The goal of motion understanding is to establish a reliable mapping between motion and action semantics, while it is a challenging many-to-many problem. An abstract action semantic (i.e., walk forwards) could be conveyed by perceptually diverse motions (walk with arms up or swinging), while a motion could carry different semantics w.r.t. its context and intention. This makes an elegant mapping between them difficult. Previous attempts adopted direct-mapping paradigms with limited reliability. Also, current automatic metrics fail to provide reliable assessments of the consistency between motions and action semantics. We identify the source of these problems as the significant gap between the two modalities. To alleviate this gap, we propose Kinematic Phrases (KP) that take the objective kinematic facts of human motion with proper abstraction, interpretability, and generality characteristics. Based on KP as a mediator, we can unify a motion knowledge base and build a motion understanding system. Meanwhile, KP can be automatically converted from motions and to text descriptions with no subjective bias, inspiring Kinematic Prompt Generation (KPG) as a novel automatic motion generation benchmark. In extensive experiments, our approach shows superiority over other methods.

Methods

The huge gap between motion and action semantics results in the many-to-many problem. We propose Kinematic Phrases (KP) as an intermediate to bridge the gap. KPs objectively capture human kinematic cues. % from different levels. It properly abstracts diverse motions with interpretability. As shown, the Phrases in the yellow box could capture key patterns of "walk" for diverse motions.

The designed KP enables us to unify motion data with different formats to construct a large-scale knowledge base containing motion, text, and KP. We collect 192 thousands motion sequences from 12 datasets as our Kinematic Phrase Base, containing 48 thousands text descriptions with 7,000 words.

Six types of KP from four kinematic hierarchies are extracted from a motion sequence. A scalar indicator is calculated per Phrase per frame. Its sign categorizes the corresponding Phrase.
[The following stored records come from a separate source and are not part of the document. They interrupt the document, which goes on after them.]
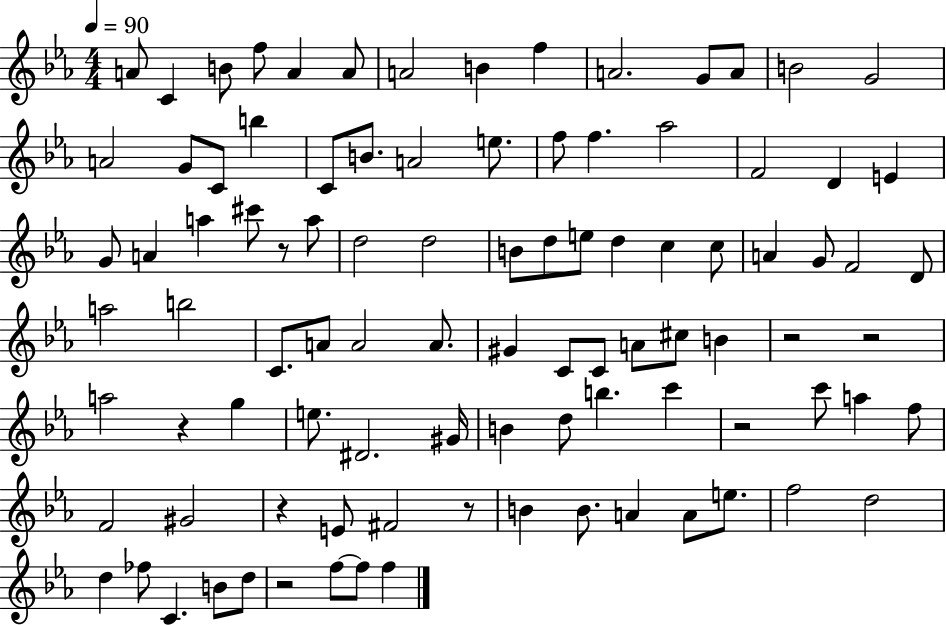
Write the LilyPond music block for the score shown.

{
  \clef treble
  \numericTimeSignature
  \time 4/4
  \key ees \major
  \tempo 4 = 90
  a'8 c'4 b'8 f''8 a'4 a'8 | a'2 b'4 f''4 | a'2. g'8 a'8 | b'2 g'2 | \break a'2 g'8 c'8 b''4 | c'8 b'8. a'2 e''8. | f''8 f''4. aes''2 | f'2 d'4 e'4 | \break g'8 a'4 a''4 cis'''8 r8 a''8 | d''2 d''2 | b'8 d''8 e''8 d''4 c''4 c''8 | a'4 g'8 f'2 d'8 | \break a''2 b''2 | c'8. a'8 a'2 a'8. | gis'4 c'8 c'8 a'8 cis''8 b'4 | r2 r2 | \break a''2 r4 g''4 | e''8. dis'2. gis'16 | b'4 d''8 b''4. c'''4 | r2 c'''8 a''4 f''8 | \break f'2 gis'2 | r4 e'8 fis'2 r8 | b'4 b'8. a'4 a'8 e''8. | f''2 d''2 | \break d''4 fes''8 c'4. b'8 d''8 | r2 f''8~~ f''8 f''4 | \bar "|."
}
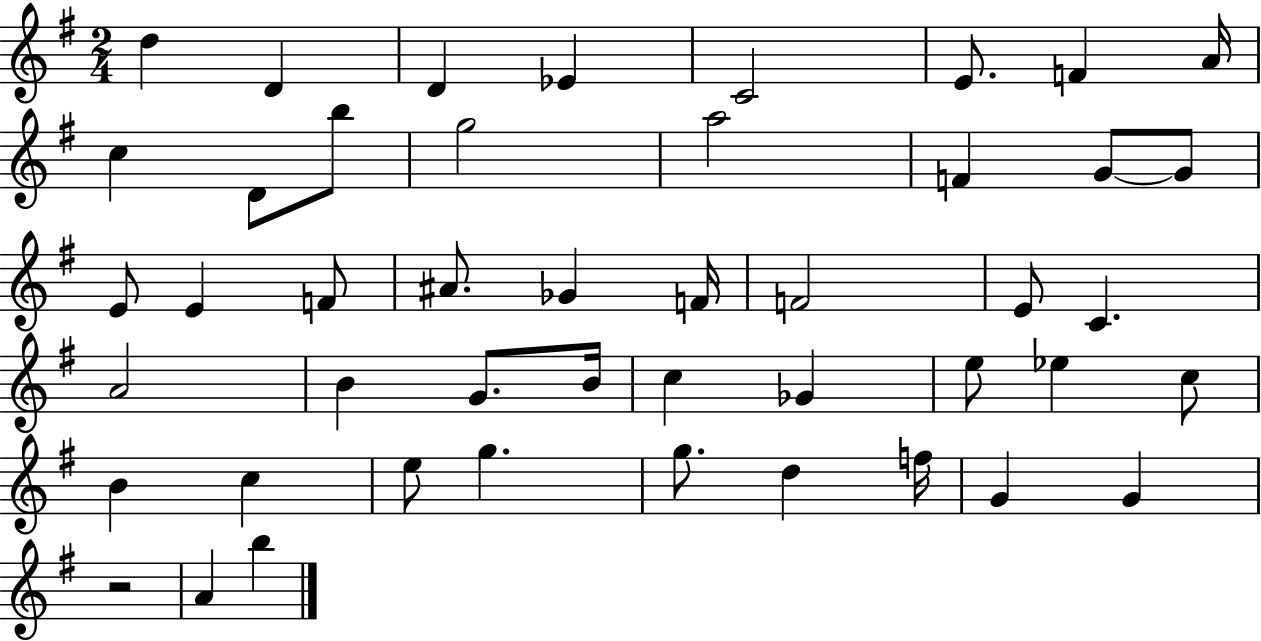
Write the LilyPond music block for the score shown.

{
  \clef treble
  \numericTimeSignature
  \time 2/4
  \key g \major
  \repeat volta 2 { d''4 d'4 | d'4 ees'4 | c'2 | e'8. f'4 a'16 | \break c''4 d'8 b''8 | g''2 | a''2 | f'4 g'8~~ g'8 | \break e'8 e'4 f'8 | ais'8. ges'4 f'16 | f'2 | e'8 c'4. | \break a'2 | b'4 g'8. b'16 | c''4 ges'4 | e''8 ees''4 c''8 | \break b'4 c''4 | e''8 g''4. | g''8. d''4 f''16 | g'4 g'4 | \break r2 | a'4 b''4 | } \bar "|."
}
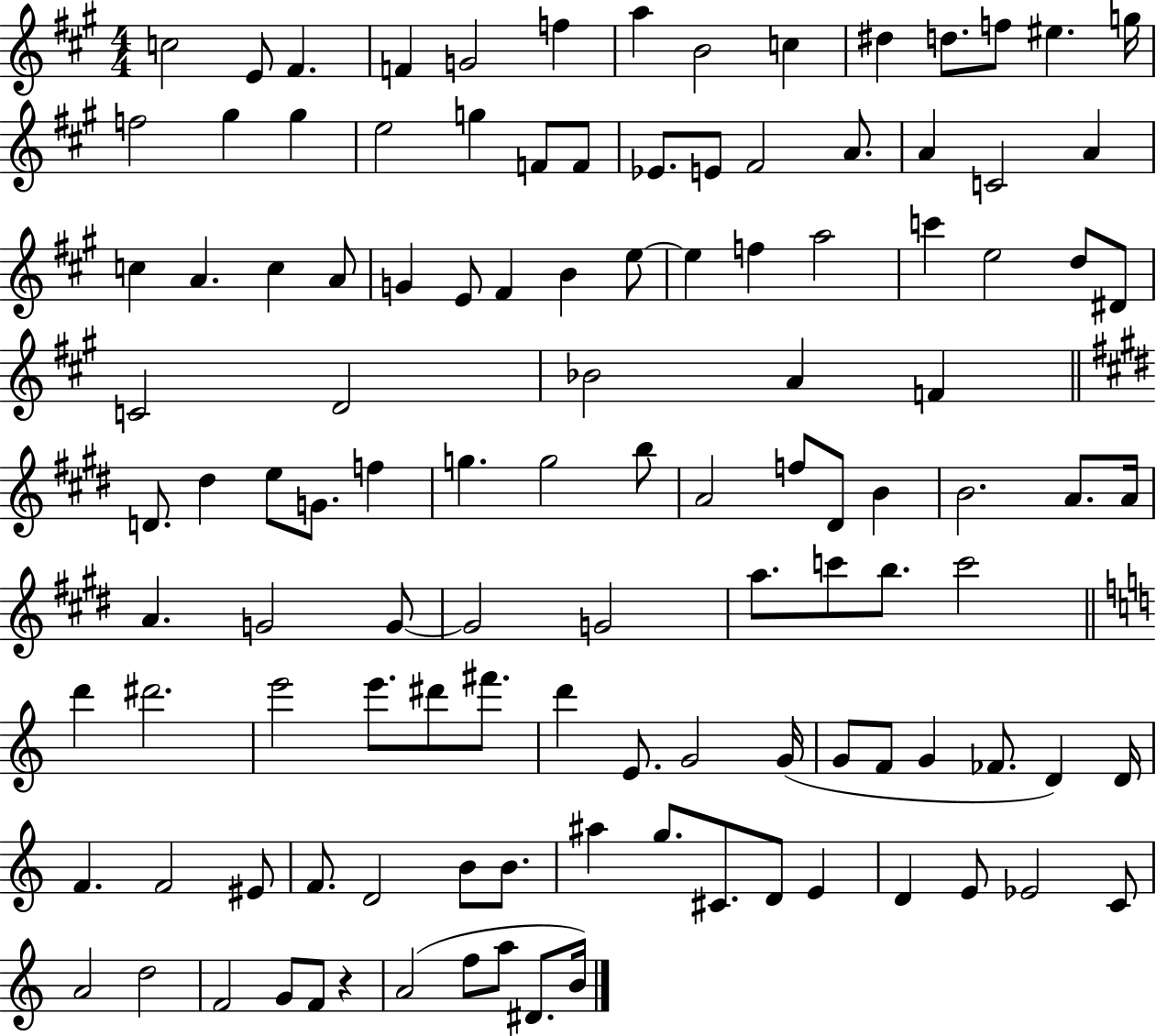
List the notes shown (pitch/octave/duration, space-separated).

C5/h E4/e F#4/q. F4/q G4/h F5/q A5/q B4/h C5/q D#5/q D5/e. F5/e EIS5/q. G5/s F5/h G#5/q G#5/q E5/h G5/q F4/e F4/e Eb4/e. E4/e F#4/h A4/e. A4/q C4/h A4/q C5/q A4/q. C5/q A4/e G4/q E4/e F#4/q B4/q E5/e E5/q F5/q A5/h C6/q E5/h D5/e D#4/e C4/h D4/h Bb4/h A4/q F4/q D4/e. D#5/q E5/e G4/e. F5/q G5/q. G5/h B5/e A4/h F5/e D#4/e B4/q B4/h. A4/e. A4/s A4/q. G4/h G4/e G4/h G4/h A5/e. C6/e B5/e. C6/h D6/q D#6/h. E6/h E6/e. D#6/e F#6/e. D6/q E4/e. G4/h G4/s G4/e F4/e G4/q FES4/e. D4/q D4/s F4/q. F4/h EIS4/e F4/e. D4/h B4/e B4/e. A#5/q G5/e. C#4/e. D4/e E4/q D4/q E4/e Eb4/h C4/e A4/h D5/h F4/h G4/e F4/e R/q A4/h F5/e A5/e D#4/e. B4/s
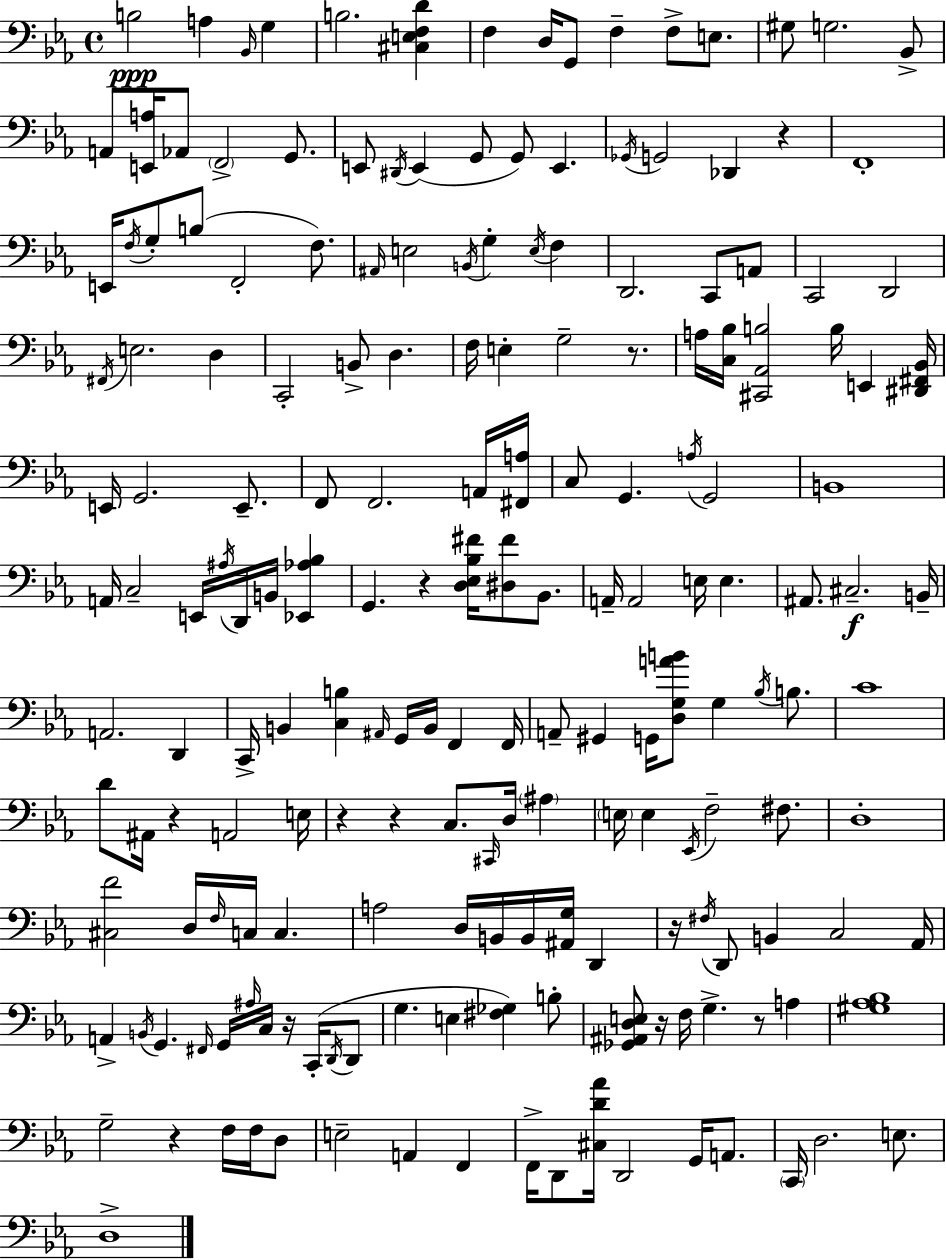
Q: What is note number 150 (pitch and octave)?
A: F2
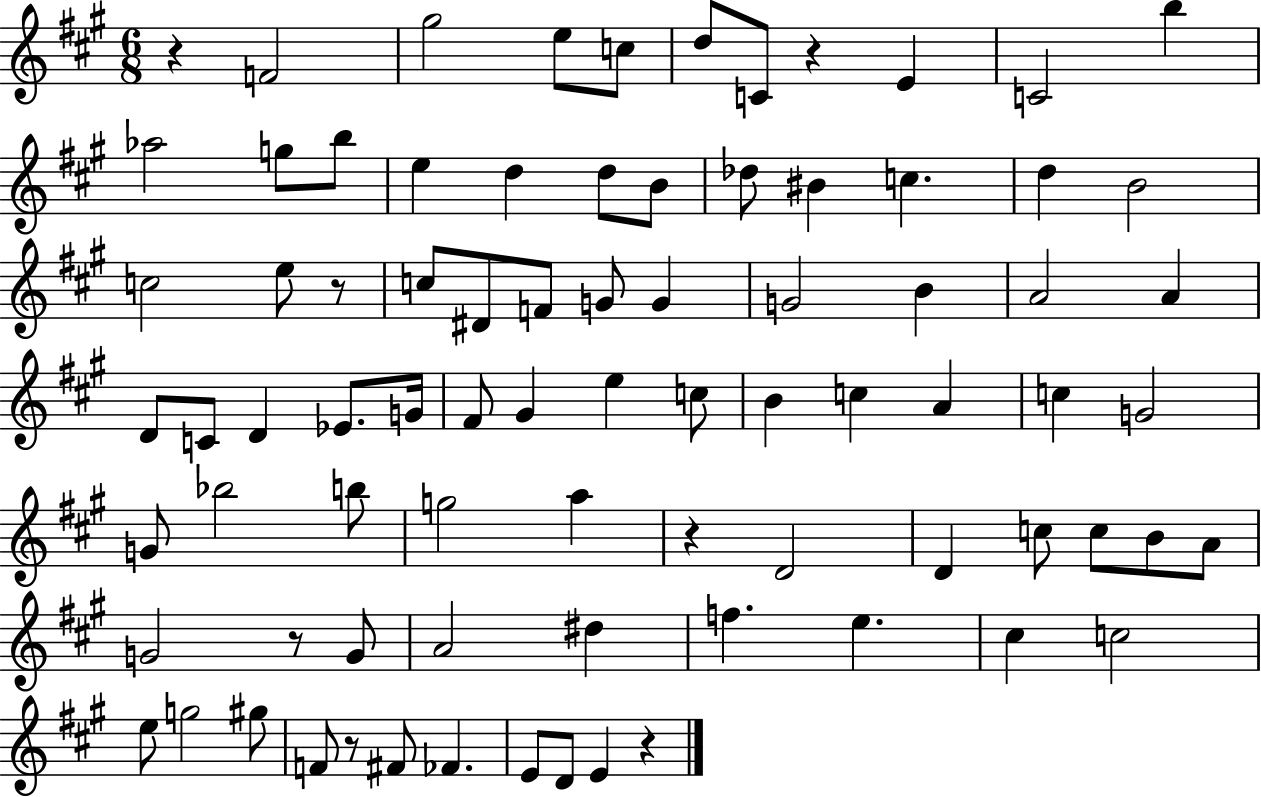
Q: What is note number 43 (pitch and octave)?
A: C5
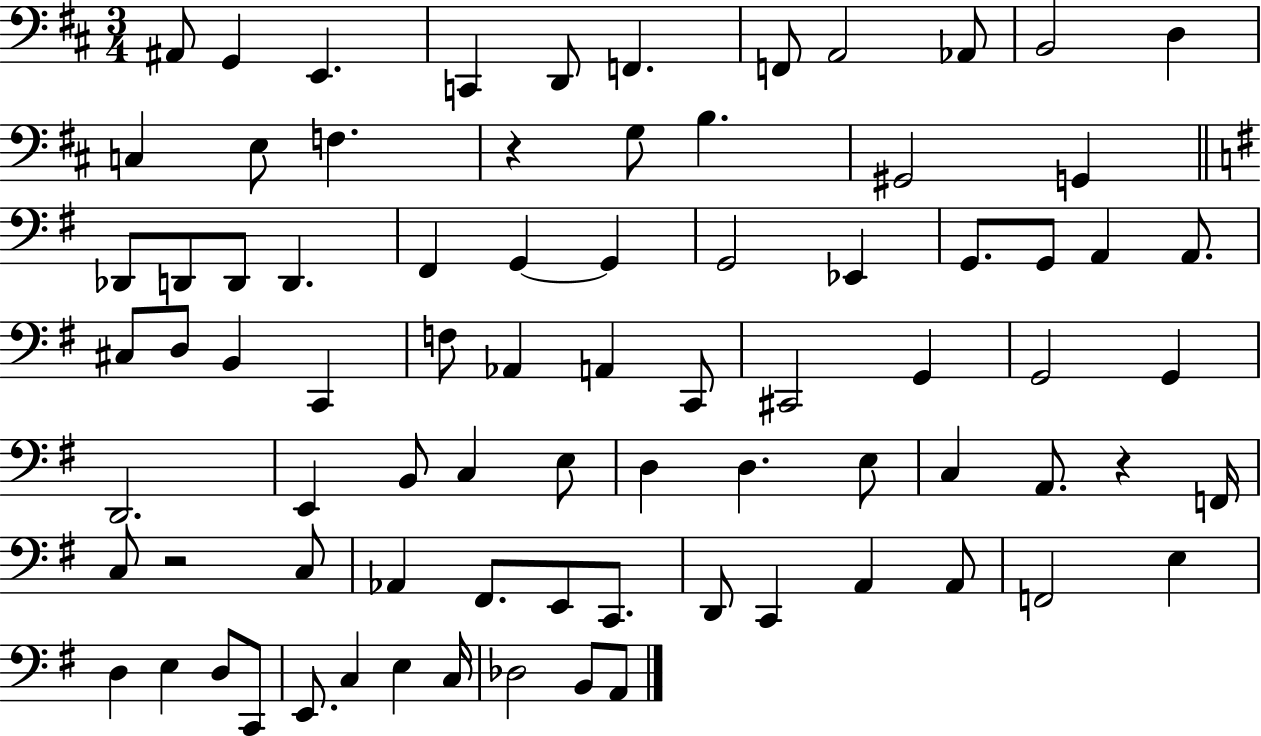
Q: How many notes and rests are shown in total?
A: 80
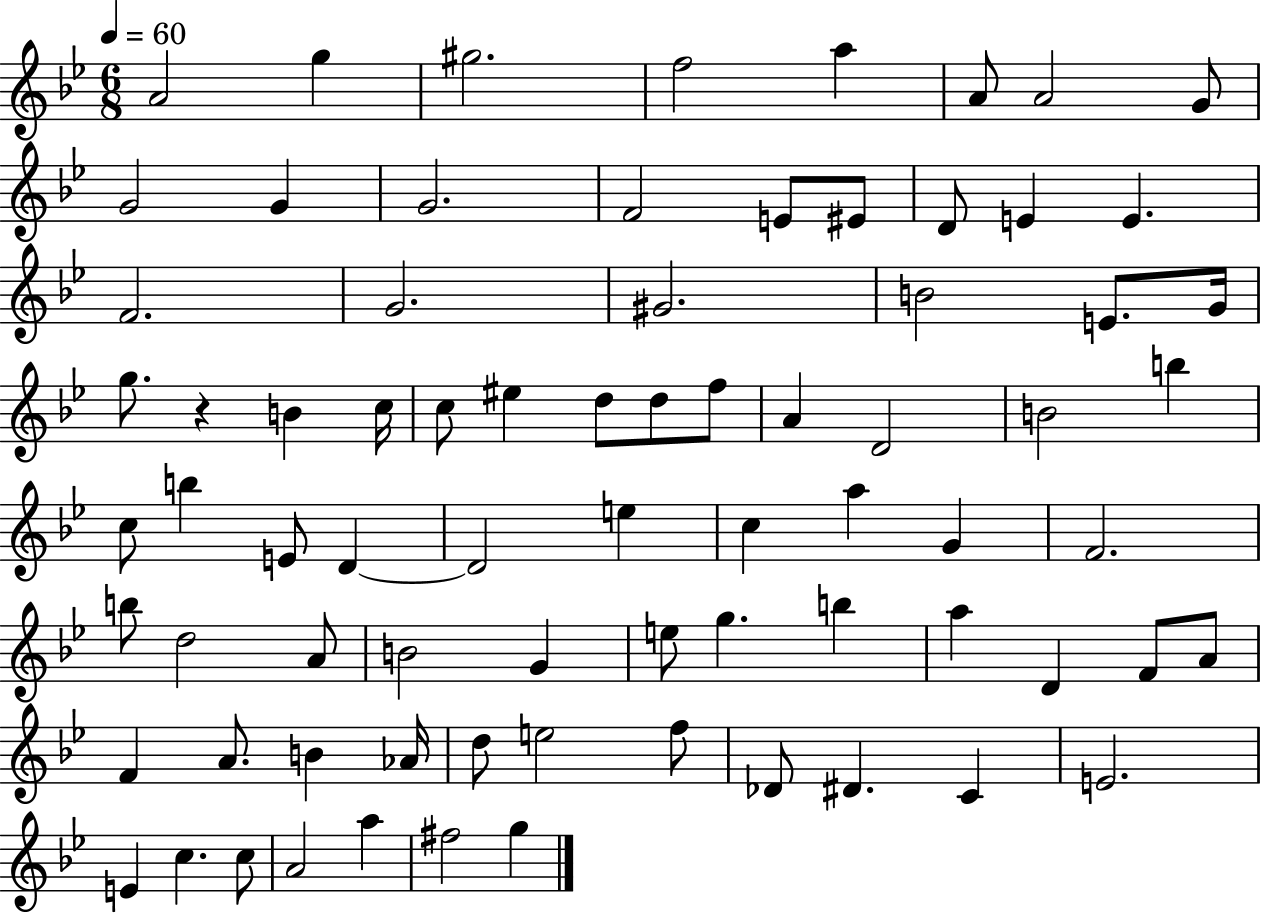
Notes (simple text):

A4/h G5/q G#5/h. F5/h A5/q A4/e A4/h G4/e G4/h G4/q G4/h. F4/h E4/e EIS4/e D4/e E4/q E4/q. F4/h. G4/h. G#4/h. B4/h E4/e. G4/s G5/e. R/q B4/q C5/s C5/e EIS5/q D5/e D5/e F5/e A4/q D4/h B4/h B5/q C5/e B5/q E4/e D4/q D4/h E5/q C5/q A5/q G4/q F4/h. B5/e D5/h A4/e B4/h G4/q E5/e G5/q. B5/q A5/q D4/q F4/e A4/e F4/q A4/e. B4/q Ab4/s D5/e E5/h F5/e Db4/e D#4/q. C4/q E4/h. E4/q C5/q. C5/e A4/h A5/q F#5/h G5/q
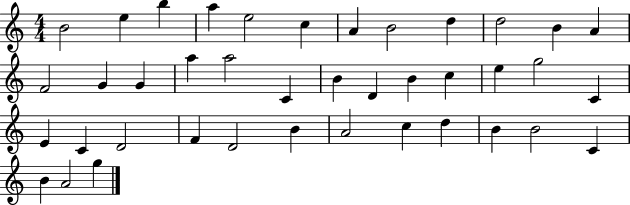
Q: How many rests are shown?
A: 0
We train motion-KP joint latent space in a self-supervised training manner. KP is randomly masked during training. Reconstruction and alignment losses are adopted. The joint space could be applied for multiple tasks, including motion interpolation, modification, and generation.

Kinematic Prompt Generation

Moreover, we propose a novel benchmark named Kinematic Prompts Generation for motion generation. KPG focuses on evaluating whether the models could generate motion sequences corresponding to specific kinematic facts given text prompts. In specific, the model is required to generate motion sequences upon text prompts converted from KP. Then, the semantic consistency could be directly examined by comparing the original KP and the KP converted from the generated motion sequence.

Experiment and user-study results show the consistency between KP-inferred accuracy and user reviews. Our KP-based method manage provide superior performance for both automatic metrics and user study.